Source text -

ST. LOUIS — Police departments across the St. Louis area are bracing for COVID-19 by arming officers with masks and gloves while allowing — and in some cases requiring — officers to quarantine.
Departments in other parts of the country report growing numbers of police officers testing positive for the virus and shortages of personal protective equipment.
But locally, police leaders said they have a sufficient amount of protective equipment to keep officers safe from COVID-19.
Spokespersons for both St. Louis city and county and other officials would not give information about the number of officers who have been quarantined.
But sources tell 5 On Your Side that six officers have asked to be quarantined in the city. None have been tested for the virus because they do not meet the CDC guidelines to be tested.
In St. Louis County, about a dozen officers have reported experiencing symptoms and are now off-duty until they subside. None have been tested and will have to wear masks when they return to work.
An additional dozen officers, who have recently returned from high-risk states, have been put on quarantine orders for 14 days, according to a source.
Both departments are working with hotels to house officers who are under quarantine, 5 On Your Side has learned.
So far, only a few officers from municipal police departments have used the hotel in the county, and the plan is for their respective cities to reimburse the county, according to police union leaders.
In the city, Bob and Steve O'Loughlin have offered their properties, including Ballpark Village and Union Station, to house officers who want or need to be quarantined, said Public Safety Director Jimmie Edwards.
So far, no officers have taken advantage of the option, he said.
Edwards would not comment on the number of officers who are quarantined but confirmed no officers have tested positive.
Other departments haven’t been so lucky.
In New York, the department has reported that 211 of its officers have tested positive for the virus along with 46 firefighters, according to NBC News.
But union leaders there have said the department doesn’t have enough masks and gloves to go around.
In St. Louis, Edwards said he’s “pretty comfortable,” with the amount of masks, gloves and goggles the department has for officers and believes it will last for at least two to three weeks. He said the city is expecting a delivery of additional supplies from the state.
But officers are not wearing the gear at all times. Dispatchers are now asking 911 callers a series of questions to gauge if there could be any risk of exposure to responding officers, and officers can then determine how much protection they want to wear, Edwards said.
“We are very empathetic and grateful to them for the job they are doing,” he said. “They are our first responders, and their jobs are just as important as health care workers under these circumstances.”
Edwards said the city is “helping” the county police department with masks, and said he was pleased to learn the county is using a hotel to house at-risk officers as well.
“We have always stored equipment like this and tried to prepare for these types of situations,” he said. “I believe our stock was built up during the (2014) civil unrest.”

Saved entries -
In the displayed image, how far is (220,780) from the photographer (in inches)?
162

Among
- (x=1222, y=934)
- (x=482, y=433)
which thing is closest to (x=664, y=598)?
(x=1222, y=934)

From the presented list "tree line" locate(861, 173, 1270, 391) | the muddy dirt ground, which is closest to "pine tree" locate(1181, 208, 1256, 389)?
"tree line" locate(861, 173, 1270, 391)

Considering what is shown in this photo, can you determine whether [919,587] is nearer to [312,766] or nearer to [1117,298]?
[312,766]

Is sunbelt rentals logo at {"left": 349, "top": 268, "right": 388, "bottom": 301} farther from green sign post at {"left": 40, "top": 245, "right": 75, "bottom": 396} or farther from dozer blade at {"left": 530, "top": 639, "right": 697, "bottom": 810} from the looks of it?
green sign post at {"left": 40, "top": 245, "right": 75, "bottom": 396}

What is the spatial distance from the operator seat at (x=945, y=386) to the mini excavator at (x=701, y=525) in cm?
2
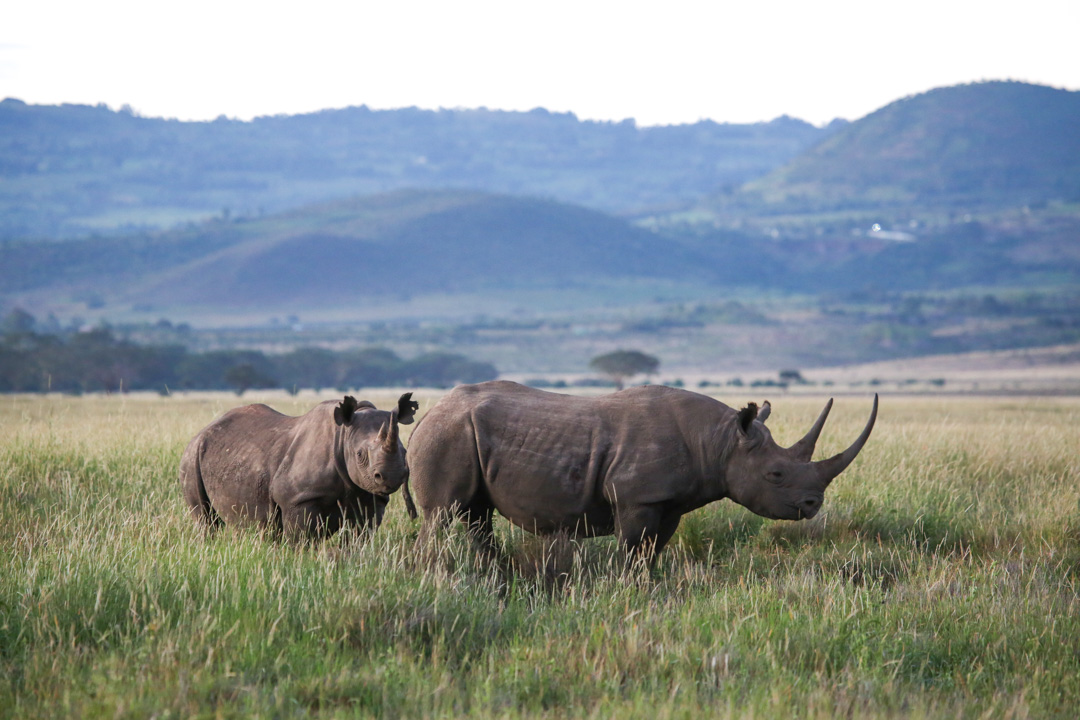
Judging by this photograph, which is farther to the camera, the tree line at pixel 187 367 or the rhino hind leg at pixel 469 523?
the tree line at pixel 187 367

--

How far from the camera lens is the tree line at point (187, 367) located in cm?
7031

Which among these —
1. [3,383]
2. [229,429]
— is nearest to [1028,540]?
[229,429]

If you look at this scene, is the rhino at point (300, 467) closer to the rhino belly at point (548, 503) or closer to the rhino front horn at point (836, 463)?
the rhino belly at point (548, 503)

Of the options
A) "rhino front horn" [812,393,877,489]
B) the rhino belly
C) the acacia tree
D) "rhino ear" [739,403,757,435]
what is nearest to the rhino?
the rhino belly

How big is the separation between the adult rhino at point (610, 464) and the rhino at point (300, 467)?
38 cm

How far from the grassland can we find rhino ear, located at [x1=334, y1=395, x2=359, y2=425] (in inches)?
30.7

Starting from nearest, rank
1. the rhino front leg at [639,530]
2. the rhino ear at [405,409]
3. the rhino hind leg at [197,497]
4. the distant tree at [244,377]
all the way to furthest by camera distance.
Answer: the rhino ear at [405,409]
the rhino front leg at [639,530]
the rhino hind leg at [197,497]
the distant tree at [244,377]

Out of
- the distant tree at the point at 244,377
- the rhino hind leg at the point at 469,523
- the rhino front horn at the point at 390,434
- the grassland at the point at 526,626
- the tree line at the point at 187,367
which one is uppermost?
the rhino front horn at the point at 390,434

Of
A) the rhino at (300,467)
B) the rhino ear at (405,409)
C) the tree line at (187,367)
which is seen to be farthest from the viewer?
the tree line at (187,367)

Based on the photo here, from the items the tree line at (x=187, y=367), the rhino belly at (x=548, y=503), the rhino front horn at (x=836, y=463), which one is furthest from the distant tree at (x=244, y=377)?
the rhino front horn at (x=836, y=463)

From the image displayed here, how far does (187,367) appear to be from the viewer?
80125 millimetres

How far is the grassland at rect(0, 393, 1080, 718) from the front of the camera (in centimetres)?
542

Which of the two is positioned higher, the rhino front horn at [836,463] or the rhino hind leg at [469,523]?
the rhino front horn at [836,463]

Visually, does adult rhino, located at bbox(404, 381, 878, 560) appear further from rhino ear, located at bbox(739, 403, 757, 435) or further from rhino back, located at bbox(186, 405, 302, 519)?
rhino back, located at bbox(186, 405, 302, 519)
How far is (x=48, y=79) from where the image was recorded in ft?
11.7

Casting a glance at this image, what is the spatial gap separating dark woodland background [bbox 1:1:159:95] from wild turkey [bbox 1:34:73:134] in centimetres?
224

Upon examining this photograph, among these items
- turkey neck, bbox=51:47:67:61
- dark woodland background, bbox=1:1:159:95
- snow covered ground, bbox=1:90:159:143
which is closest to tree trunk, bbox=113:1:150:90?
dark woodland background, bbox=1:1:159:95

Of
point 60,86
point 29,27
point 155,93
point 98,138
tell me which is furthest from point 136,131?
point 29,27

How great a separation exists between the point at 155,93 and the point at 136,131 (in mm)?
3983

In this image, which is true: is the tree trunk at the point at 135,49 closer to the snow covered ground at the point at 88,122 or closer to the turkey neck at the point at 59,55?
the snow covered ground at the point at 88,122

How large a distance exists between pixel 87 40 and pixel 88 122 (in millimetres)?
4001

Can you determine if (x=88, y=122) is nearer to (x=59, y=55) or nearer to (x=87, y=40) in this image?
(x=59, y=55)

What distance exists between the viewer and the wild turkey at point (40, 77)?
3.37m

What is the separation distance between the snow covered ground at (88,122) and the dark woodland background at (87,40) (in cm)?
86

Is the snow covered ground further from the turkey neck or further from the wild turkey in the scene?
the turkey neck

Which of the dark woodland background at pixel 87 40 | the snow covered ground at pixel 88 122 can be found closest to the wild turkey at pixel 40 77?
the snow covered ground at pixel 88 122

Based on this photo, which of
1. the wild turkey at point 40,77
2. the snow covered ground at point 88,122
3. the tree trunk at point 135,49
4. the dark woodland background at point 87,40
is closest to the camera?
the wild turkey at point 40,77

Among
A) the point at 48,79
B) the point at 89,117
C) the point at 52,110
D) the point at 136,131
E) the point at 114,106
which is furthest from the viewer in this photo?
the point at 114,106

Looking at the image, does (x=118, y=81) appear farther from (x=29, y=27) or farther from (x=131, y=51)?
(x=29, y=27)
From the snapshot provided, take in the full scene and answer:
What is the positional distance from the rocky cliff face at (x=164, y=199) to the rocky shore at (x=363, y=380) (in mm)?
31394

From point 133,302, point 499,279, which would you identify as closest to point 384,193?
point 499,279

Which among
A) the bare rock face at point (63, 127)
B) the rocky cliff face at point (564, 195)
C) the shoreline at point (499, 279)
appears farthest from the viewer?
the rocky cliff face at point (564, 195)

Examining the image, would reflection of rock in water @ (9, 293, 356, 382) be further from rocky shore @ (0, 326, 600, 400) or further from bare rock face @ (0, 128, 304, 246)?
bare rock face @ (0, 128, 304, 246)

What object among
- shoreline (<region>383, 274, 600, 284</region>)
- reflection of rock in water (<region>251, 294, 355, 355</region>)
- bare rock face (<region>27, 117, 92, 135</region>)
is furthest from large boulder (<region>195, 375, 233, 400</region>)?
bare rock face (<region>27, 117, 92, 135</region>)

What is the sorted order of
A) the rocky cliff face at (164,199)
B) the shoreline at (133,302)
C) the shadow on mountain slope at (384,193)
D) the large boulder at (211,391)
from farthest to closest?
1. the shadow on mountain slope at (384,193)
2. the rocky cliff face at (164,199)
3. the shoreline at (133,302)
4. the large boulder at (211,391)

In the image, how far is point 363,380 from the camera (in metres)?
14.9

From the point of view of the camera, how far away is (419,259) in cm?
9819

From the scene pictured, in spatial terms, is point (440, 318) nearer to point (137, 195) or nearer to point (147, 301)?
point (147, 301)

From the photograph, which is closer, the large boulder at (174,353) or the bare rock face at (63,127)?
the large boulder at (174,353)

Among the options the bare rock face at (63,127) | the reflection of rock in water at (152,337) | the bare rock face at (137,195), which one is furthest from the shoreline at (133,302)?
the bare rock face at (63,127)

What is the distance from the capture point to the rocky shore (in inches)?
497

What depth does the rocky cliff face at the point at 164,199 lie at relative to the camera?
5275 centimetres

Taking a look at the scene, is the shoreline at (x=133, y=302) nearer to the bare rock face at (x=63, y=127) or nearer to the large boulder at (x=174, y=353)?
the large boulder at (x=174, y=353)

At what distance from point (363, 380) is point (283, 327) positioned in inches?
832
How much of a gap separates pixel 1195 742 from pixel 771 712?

...

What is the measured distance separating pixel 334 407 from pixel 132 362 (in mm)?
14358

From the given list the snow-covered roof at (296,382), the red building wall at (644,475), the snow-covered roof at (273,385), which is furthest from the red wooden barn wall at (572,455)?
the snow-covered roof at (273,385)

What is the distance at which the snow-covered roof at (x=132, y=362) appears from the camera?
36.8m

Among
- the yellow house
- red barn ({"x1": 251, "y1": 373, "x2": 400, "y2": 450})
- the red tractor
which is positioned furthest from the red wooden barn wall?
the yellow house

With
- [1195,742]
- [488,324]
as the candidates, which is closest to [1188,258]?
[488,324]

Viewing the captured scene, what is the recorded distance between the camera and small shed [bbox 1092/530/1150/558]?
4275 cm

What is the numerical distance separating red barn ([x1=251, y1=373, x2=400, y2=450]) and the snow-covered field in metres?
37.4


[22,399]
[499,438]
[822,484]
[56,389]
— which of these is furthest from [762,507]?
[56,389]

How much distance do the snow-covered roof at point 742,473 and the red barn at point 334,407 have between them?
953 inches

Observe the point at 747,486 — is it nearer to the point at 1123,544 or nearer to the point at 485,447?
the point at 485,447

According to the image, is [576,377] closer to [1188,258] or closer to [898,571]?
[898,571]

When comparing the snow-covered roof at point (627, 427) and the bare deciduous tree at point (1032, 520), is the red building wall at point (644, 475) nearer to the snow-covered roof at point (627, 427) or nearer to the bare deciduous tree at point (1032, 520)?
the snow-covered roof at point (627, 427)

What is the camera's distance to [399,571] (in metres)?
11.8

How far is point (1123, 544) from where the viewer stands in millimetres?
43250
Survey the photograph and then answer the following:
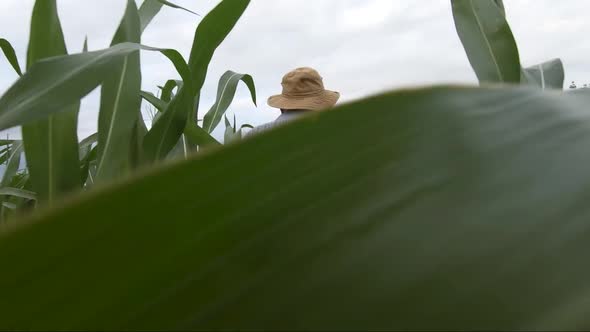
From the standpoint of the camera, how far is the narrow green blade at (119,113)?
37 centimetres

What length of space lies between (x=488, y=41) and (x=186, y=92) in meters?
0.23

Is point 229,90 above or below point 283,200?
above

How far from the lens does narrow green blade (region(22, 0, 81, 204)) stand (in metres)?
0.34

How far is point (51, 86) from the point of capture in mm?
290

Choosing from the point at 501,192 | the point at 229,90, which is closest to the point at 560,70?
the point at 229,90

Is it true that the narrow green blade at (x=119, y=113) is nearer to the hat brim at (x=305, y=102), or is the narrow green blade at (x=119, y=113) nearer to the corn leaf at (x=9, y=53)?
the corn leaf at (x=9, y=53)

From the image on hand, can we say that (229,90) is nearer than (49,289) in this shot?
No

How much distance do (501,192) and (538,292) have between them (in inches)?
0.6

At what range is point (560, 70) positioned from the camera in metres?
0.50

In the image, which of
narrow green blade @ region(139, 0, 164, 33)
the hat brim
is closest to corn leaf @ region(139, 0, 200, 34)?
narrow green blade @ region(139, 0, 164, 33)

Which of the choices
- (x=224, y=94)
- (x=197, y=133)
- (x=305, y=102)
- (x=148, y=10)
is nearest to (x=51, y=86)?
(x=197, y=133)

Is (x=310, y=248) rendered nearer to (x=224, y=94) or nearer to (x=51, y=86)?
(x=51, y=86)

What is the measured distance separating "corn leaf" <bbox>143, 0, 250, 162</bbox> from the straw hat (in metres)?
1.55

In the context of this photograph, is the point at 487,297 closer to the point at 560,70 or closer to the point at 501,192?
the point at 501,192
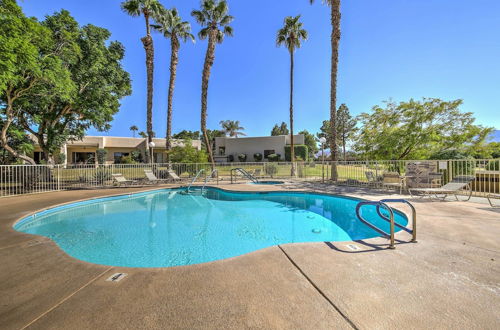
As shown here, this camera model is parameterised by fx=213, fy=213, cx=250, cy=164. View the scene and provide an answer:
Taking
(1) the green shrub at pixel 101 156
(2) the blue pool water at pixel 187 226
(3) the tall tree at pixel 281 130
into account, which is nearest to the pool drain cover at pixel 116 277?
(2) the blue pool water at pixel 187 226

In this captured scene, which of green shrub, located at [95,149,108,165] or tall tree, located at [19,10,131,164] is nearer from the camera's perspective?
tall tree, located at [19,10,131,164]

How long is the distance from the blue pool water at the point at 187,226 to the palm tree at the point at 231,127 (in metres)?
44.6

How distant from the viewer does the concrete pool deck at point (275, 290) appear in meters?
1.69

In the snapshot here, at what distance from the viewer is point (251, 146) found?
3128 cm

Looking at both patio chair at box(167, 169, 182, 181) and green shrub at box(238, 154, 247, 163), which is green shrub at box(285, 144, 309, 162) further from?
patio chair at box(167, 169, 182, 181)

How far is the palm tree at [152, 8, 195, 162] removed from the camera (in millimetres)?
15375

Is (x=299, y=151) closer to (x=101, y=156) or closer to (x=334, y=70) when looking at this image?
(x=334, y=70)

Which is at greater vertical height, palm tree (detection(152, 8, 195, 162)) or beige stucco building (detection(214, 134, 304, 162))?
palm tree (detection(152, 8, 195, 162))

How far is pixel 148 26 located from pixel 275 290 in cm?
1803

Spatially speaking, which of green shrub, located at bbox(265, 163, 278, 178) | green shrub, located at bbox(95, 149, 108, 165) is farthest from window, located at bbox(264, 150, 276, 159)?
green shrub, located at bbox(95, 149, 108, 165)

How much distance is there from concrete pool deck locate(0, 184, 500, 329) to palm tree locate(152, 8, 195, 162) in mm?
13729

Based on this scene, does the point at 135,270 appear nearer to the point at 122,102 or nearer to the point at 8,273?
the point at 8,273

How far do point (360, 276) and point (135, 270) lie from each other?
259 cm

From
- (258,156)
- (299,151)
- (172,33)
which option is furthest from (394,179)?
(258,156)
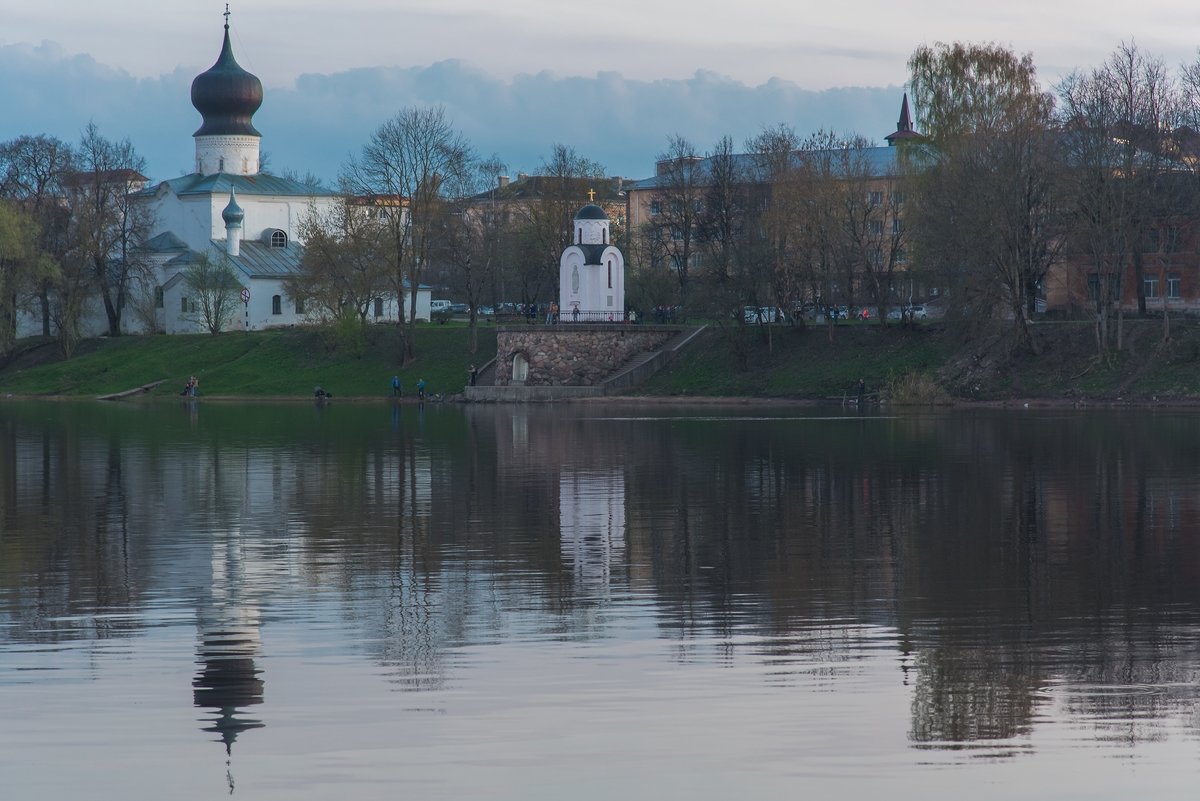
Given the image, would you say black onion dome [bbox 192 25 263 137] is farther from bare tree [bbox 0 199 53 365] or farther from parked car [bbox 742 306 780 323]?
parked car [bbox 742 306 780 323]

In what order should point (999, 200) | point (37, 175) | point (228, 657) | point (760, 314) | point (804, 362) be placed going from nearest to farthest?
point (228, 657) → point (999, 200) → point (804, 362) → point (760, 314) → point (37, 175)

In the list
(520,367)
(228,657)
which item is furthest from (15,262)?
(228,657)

What to produce -
Pick up the news article above about St. Louis-area police preparing for COVID-19, and continue it from the point where it stops.

Exercise answer -
But the St. Louis Police Officers Association said the department just became adequately supplied with protective gear within the past few days. The union bought gloves, masks and sanitizer for officers, said Jeff Roorda, business manager for the union.
"The supplies were nonexistent when this crisis first became evident," Roorda said. "And the fact that some officers have masks doesn't mean everybody has masks.
"There are more supplies now and we're more interested in taking care of the here and now and we'll deal with the failures that led up to this crisis later."
Roorda would not comment on how many officers have been quarantined, but said officers have been quarantined because of feared exposures while on duty. He said he and the rest of the union's 1,200 or so members learned of the offer to stay at the O'Loughlin properties from 5 On Your Side's report.
"We're very afraid that this is a temporary surge in supplies and if attention is not paid to this issue, we'll be back in a situation where we're low on life-saving protective equipment."
In St. Louis County, Officer Tracy Panus said the department has N95 masks available to all patrol officers along with sanitizer and gloves. All patrol cars are being wiped down between shifts and officers have been given instructions on how to sanitize equipment, she wrote.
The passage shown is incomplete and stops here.